** START **

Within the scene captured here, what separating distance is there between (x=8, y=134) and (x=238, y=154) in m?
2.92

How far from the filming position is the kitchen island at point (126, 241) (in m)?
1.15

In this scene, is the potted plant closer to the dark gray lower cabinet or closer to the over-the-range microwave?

** END **

**WHAT THE TASK ASKS**
Copy out the listing above word for word.

**WRITTEN SOLUTION**
Within the scene captured here, what separating distance is there between (x=8, y=134) and (x=238, y=154) in m?
2.92

How far from the filming position is the kitchen island at point (126, 241) (in m)?
1.15

In this scene, is the potted plant closer to the dark gray lower cabinet or closer to the over-the-range microwave?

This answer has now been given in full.